What this task involves –
Copy every line below precisely, leaving nothing out.

**** Data for this task ****

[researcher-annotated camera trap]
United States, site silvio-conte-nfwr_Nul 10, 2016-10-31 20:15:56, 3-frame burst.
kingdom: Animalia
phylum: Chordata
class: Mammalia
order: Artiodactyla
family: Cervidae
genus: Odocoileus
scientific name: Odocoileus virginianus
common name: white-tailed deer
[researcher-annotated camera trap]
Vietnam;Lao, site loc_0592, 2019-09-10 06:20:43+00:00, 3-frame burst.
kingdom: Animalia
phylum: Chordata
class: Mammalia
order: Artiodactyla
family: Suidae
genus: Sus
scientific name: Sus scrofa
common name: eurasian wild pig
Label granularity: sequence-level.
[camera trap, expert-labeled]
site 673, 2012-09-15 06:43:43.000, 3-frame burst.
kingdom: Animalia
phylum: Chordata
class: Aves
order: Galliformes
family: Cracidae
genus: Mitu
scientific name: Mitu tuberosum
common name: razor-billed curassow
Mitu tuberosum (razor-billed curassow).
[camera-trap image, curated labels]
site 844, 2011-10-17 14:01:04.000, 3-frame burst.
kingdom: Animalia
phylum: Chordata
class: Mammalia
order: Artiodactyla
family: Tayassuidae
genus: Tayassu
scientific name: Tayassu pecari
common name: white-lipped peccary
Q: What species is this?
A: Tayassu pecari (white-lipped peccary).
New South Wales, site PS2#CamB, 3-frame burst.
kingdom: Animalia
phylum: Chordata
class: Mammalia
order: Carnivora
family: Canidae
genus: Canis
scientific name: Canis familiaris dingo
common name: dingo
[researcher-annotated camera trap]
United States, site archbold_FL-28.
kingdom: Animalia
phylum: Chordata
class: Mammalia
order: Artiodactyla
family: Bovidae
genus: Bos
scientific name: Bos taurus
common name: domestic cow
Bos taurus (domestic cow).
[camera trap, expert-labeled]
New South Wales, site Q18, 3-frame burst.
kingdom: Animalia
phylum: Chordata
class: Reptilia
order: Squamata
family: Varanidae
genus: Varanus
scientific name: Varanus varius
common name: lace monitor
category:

****

Exercise solution –
[researcher-annotated camera trap]
United States, site silvio-conte-nfwr_Nul 10, 2016-10-31 20:15:56, 3-frame burst.
kingdom: Animalia
phylum: Chordata
class: Mammalia
order: Artiodactyla
family: Cervidae
genus: Odocoileus
scientific name: Odocoileus virginianus
common name: white-tailed deer
[researcher-annotated camera trap]
Vietnam;Lao, site loc_0592, 2019-09-10 06:20:43+00:00, 3-frame burst.
kingdom: Animalia
phylum: Chordata
class: Mammalia
order: Artiodactyla
family: Suidae
genus: Sus
scientific name: Sus scrofa
common name: eurasian wild pig
Label granularity: sequence-level.
[camera trap, expert-labeled]
site 673, 2012-09-15 06:43:43.000, 3-frame burst.
kingdom: Animalia
phylum: Chordata
class: Aves
order: Galliformes
family: Cracidae
genus: Mitu
scientific name: Mitu tuberosum
common name: razor-billed curassow
Mitu tuberosum (razor-billed curassow).
[camera-trap image, curated labels]
site 844, 2011-10-17 14:01:04.000, 3-frame burst.
kingdom: Animalia
phylum: Chordata
class: Mammalia
order: Artiodactyla
family: Tayassuidae
genus: Tayassu
scientific name: Tayassu pecari
common name: white-lipped peccary
Q: What species is this?
A: Tayassu pecari (white-lipped peccary).
New South Wales, site PS2#CamB, 3-frame burst.
kingdom: Animalia
phylum: Chordata
class: Mammalia
order: Carnivora
family: Canidae
genus: Canis
scientific name: Canis familiaris dingo
common name: dingo
[researcher-annotated camera trap]
United States, site archbold_FL-28.
kingdom: Animalia
phylum: Chordata
class: Mammalia
order: Artiodactyla
family: Bovidae
genus: Bos
scientific name: Bos taurus
common name: domestic cow
Bos taurus (domestic cow).
[camera trap, expert-labeled]
New South Wales, site Q18, 3-frame burst.
kingdom: Animalia
phylum: Chordata
class: Reptilia
order: Squamata
family: Varanidae
genus: Varanus
scientific name: Varanus varius
common name: lace monitor
category:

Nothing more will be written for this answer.